MOVCOIN2 - Editorial


Div-2 Contest
Div-1 Contest

Author and Editorialist: Simon St James
Tester: Suchan Park




Sprague-Grundy, Centroid Decomposition, Bit Manipulation, Ad-hoc


Bob and Alice are playing a game on a board which is a tree, T. Each node of T has some number of coins placed on it. For a node R, define \textit{game}(T, R) to be the game played on T in which players take turns to move a coin from some node other than R strictly towards R. The first player unable to make a move loses the game. For each R, find the winner of game(T,R), assuming both players play perfectly.


The game \textit{game}(T, R) is equivalent to the game of Nim, where there is a one-to-one correspondence between coins on the board and piles of stones: for a coin c, if v_c is the node containing c, then c corresponds to a Nim pile of size \textit{dist}(R,v_c). Thus, the Sprague-Grundy Theorem can be used. Some simple observations show that the exact value of c_v is not important; only its parity: we set V_{\textit{coin}} to be the set of nodes v such that c_v is odd.


R.\textit{grundy}=\bigoplus_{v\in V_{\textit{coin}}}{\textit{dist}(R,v)}

Then by the Sprague-Grundy Theorem, the second player (Bob) wins \textit{game}(T, R) if and only if R.\textit{grundy}=0, so we need only calculate this value for all R.

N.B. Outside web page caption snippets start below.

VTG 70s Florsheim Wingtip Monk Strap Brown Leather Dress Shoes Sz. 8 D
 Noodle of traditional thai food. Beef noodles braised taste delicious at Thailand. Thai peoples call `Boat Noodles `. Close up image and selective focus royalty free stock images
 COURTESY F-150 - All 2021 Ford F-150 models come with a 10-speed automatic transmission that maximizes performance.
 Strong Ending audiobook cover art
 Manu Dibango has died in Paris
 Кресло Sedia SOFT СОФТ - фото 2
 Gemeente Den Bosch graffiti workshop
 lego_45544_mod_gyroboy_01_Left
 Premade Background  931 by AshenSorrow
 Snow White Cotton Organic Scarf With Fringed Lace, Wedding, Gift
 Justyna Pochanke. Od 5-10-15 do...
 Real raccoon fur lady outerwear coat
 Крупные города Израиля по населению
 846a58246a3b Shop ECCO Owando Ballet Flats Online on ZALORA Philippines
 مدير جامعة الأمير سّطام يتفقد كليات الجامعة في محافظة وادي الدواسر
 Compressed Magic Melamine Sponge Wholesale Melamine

For nodes u and v where v\in V_{\textit{coin}}, define the contribution of v to u as \textit{dist}(u,v), and the act of updating u.\textit{grundy}=u.\textit{grundy}\oplus \textit{dist}(u,v) as propagating v's contribution to u.

We form a \textit{DistTracker} data structure with the following API:

class DistTracker
    insertDist(distance) { ... }
    addToAllDists(toAdd) { ... }
    grundyNumber() { ... } // Return the xor sum of all the contained distances 

In a naive implementation, at least one of these operations would be \mathcal{O}(N), but by observing how bits in the binary representation of a number change upon incrementing it and using some properties of xor, we can implement all of \textit{DistTracker}'s operations in \mathcal{O}(\log N) or better.

We then use Centroid Decomposition plus our \textit{DistTracker} to collect all contributions of v with v\in V_{\textit{coin}} and propagate them to all nodes R, thus calculating all required R.\textit{grundy}.


As mentioned, this is the game of Nim in disguise: in Nim, we start with some number M of piles, the i^\textit{th} of which contains p_i stones, and players take turns to choose a non-empty pile and take at least one stone from it, until a player cannot make a move, in which case they lose. In the game \textit{game}(T, R), let v_C be the node containing the coin C; then the correspondence between the two games is as follows:

  • Each coin c Corresponds to a pile of size \textit{dist}(R,v_C) in the game of Nim
  • Choosing a coin C from a node not in R and moving it strictly towards R corresponds to choosing a non-empty pile of stones and taking at least one stone from it
  • The losing state - where all coins are in R - corresponds to the losing state in Nim where all piles are empty.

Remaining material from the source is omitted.